When I try to deploy the yolov5s-seg instance segmentation model in deepstream, I have a problem that the mask of the target is not displayed, or displayed incompletely.
The image size is 1920×1080, and the network input size is 640×640. Through debugging, we know that the mask will not rescale to the original image size. Therefore, in the post-processing, I restore the mask to the original image, and the data in the mask is a value of 0-1.
In addition, through the following tests, we can confirm that there is no problem with the incoming data.

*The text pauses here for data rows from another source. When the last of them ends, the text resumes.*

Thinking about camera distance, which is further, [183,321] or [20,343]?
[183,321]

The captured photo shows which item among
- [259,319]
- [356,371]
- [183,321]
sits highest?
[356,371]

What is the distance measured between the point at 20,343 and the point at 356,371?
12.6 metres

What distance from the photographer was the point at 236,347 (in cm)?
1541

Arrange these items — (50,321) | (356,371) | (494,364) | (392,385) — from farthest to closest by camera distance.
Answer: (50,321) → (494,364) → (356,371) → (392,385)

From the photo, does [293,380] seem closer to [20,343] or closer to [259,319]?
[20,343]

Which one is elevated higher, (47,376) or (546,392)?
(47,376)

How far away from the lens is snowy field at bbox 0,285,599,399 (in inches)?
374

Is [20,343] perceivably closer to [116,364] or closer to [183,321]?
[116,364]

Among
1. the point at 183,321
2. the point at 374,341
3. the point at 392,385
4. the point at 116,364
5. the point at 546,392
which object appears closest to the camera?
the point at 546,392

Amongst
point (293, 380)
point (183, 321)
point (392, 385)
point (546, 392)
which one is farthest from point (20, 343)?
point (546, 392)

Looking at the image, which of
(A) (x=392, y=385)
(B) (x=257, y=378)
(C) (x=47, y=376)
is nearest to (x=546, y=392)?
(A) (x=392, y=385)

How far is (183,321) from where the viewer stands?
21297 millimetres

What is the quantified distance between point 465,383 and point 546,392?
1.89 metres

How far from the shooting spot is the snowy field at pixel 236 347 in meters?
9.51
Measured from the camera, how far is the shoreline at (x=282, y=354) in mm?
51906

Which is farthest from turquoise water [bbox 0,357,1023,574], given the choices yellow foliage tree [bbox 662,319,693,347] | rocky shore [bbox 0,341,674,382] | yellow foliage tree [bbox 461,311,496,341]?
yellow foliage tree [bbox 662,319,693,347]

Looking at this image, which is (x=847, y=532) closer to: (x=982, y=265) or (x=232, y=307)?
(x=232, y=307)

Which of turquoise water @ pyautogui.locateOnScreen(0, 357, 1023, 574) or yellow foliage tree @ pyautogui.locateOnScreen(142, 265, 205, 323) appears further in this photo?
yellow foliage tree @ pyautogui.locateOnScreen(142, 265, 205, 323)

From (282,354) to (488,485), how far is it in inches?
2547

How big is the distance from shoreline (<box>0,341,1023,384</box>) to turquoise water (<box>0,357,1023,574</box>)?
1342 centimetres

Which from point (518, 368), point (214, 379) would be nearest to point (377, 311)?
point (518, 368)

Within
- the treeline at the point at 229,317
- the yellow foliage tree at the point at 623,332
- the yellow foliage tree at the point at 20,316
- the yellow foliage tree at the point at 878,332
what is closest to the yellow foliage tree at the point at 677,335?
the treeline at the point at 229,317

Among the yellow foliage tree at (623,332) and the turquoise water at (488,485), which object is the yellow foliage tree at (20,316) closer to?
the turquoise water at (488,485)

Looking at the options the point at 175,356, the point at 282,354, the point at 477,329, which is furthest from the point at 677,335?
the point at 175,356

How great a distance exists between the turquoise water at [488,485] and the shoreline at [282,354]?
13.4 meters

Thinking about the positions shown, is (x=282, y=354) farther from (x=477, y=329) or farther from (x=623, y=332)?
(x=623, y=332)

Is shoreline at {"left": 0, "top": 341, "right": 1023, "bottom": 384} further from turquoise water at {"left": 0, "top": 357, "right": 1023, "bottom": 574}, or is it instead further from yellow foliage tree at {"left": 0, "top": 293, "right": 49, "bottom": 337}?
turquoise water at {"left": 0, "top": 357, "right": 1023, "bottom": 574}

the gray mask pictures is created during post-processing and is only used to judge whether the mask is correct. But the mask in the video file generated after inference is not good.
You need to scaling the output back according to the model preprocessing. How did you do the preprocess scaling with your yolov5s-seg model? Is there “keep-aspect-ratio” operation? What is the size of the mask output matrix(640x640 or other size)?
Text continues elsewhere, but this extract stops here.